▸ What the task requires
Copy out, word for word, the lines from the start of the data below through the line containing "common name: stump-tailed macaque", and no others.

(Collected data)
┄┄┄┄┄┄┄┄┄┄┄┄┄┄┄┄┄┄┄┄

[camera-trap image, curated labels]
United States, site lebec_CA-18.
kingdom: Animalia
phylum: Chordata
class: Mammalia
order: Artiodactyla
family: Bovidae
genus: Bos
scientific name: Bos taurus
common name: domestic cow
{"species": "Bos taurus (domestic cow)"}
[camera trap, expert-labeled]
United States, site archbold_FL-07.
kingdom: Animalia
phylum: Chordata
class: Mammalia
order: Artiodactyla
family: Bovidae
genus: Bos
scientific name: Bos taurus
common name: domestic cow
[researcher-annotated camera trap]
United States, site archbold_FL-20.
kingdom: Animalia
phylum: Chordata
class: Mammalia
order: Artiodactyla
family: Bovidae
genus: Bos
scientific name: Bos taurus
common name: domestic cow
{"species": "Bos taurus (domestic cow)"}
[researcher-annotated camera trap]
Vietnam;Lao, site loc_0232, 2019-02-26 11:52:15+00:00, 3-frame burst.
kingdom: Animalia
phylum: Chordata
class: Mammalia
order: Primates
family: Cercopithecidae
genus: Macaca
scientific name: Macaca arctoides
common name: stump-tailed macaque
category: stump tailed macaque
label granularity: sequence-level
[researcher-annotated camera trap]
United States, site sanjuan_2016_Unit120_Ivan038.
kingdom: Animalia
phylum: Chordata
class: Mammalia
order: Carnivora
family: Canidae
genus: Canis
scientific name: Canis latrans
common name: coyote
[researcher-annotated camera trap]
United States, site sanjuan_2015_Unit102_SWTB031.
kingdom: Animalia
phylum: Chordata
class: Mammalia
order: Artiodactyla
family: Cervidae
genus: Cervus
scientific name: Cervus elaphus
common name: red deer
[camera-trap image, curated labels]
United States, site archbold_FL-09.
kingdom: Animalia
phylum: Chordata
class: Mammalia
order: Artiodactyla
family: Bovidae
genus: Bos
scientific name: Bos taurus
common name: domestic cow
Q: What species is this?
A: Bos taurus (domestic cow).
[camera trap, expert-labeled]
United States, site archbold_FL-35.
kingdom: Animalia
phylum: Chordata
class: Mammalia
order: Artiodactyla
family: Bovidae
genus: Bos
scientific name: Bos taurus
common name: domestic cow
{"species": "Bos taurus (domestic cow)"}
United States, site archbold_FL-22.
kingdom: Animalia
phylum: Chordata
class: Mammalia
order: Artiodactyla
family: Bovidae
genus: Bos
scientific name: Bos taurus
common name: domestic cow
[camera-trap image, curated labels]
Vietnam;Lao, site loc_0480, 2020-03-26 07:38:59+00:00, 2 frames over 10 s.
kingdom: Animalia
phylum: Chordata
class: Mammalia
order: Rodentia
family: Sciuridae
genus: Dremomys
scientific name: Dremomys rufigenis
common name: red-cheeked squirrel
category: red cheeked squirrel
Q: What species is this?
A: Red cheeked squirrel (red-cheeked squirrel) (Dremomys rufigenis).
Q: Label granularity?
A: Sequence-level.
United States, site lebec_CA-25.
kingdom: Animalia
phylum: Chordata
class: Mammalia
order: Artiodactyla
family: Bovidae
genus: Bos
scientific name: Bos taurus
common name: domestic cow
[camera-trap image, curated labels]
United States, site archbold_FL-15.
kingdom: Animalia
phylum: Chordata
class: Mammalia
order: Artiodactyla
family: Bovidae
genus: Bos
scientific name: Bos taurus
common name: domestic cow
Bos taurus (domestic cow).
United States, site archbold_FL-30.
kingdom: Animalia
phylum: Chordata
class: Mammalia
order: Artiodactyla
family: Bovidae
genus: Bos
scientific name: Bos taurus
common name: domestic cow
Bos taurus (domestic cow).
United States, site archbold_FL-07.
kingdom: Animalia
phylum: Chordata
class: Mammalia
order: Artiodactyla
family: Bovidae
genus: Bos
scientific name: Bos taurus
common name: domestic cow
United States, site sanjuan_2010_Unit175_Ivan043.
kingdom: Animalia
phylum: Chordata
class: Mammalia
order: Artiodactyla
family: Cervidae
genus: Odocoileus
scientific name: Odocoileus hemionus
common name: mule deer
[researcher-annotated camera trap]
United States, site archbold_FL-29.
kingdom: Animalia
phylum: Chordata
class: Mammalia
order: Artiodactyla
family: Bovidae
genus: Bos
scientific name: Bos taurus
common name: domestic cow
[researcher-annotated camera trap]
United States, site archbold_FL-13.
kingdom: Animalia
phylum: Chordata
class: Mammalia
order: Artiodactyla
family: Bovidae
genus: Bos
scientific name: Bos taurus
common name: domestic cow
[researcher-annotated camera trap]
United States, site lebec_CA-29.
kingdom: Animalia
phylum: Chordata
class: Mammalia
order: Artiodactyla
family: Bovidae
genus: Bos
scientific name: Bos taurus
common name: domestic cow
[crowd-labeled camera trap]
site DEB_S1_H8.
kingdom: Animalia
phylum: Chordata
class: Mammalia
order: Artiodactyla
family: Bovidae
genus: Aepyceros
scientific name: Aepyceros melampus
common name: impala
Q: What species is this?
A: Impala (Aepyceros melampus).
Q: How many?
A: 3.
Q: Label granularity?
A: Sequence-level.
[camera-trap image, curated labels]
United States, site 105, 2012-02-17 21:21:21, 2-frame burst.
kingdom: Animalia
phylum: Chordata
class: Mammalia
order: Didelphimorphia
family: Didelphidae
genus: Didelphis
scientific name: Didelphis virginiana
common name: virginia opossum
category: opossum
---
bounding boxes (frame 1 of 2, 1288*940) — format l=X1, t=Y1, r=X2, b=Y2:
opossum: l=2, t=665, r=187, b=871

┄┄┄┄┄┄┄┄┄┄┄┄┄┄┄┄┄┄┄┄

▸ Answer for this exercise
[camera-trap image, curated labels]
United States, site lebec_CA-18.
kingdom: Animalia
phylum: Chordata
class: Mammalia
order: Artiodactyla
family: Bovidae
genus: Bos
scientific name: Bos taurus
common name: domestic cow
{"species": "Bos taurus (domestic cow)"}
[camera trap, expert-labeled]
United States, site archbold_FL-07.
kingdom: Animalia
phylum: Chordata
class: Mammalia
order: Artiodactyla
family: Bovidae
genus: Bos
scientific name: Bos taurus
common name: domestic cow
[researcher-annotated camera trap]
United States, site archbold_FL-20.
kingdom: Animalia
phylum: Chordata
class: Mammalia
order: Artiodactyla
family: Bovidae
genus: Bos
scientific name: Bos taurus
common name: domestic cow
{"species": "Bos taurus (domestic cow)"}
[researcher-annotated camera trap]
Vietnam;Lao, site loc_0232, 2019-02-26 11:52:15+00:00, 3-frame burst.
kingdom: Animalia
phylum: Chordata
class: Mammalia
order: Primates
family: Cercopithecidae
genus: Macaca
scientific name: Macaca arctoides
common name: stump-tailed macaque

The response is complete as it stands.